Sebastian Avis critique du film & résumé du film (2024)
En quête d'un premier roman à succès, Max prend le nom de Sebastian (qui donne également son titre au film) pour se faire passer pour un travailleur du sexe en quête d'histoires à raconter. Il découvre le nouveau paysage numérique du travail du sexe, rencontre des clients de toutes sortes et passe d'un lit à l'autre, tapant sur le clavier de ses rencontres une fois de retour en sécurité sur son ordinateur. Mais sa muse s'accompagne de dangers bien réels d'agression et d'abus sexuels, surtout si l'un de ses clients venait à apprendre la vérité sur les véritables comportements de Sebastian chez eux.

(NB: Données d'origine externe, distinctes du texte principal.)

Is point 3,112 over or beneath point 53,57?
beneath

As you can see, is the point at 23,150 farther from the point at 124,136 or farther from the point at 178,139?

En même temps, l'écrivain de 25 ans doit faire face aux caprices de l'industrie de l'édition, aux demandes d'être plus actif sur les réseaux sociaux et à sa transformation en auteur célèbre – avec la pression de devoir répondre aux attentes.
Écrit et réalisé par Mikko Mäkelä, « Sebastian » est un récit édifiant sur l’ambition toxique. Dès le début, notre personnage principal, Max, exprime haut et fort ses objectifs, avec la soif de progresser qui brille dans ses yeux, même s’il rate les délais pour courir après des missions plus tape-à-l’œil. Il est presque désagréable de le voir vouloir désespérément gravir les échelons avant que les années ne le rattrapent. À un moment donné, il se compare à son héros et note tristement qu’il est déjà plus âgé que Bret Easton Ellis lorsqu’il est arrivé sur la scène littéraire. Dans les rôles de Max et de Sebastian, Ruaridh Mollica livre une performance nuancée, naviguant avec autant de confiance que de peurs du jeune écrivain. Il joue le personnage avec sympathie même lorsqu’il est le plus irrité ou manipulateur. Pourtant, les scènes de Mollica avec Jonathan Hyde, qui joue l’un des clients les plus âgés de Max en quête de compagnie, sont magnifiquement tendres – comme un antidote aux scènes les plus dures du film.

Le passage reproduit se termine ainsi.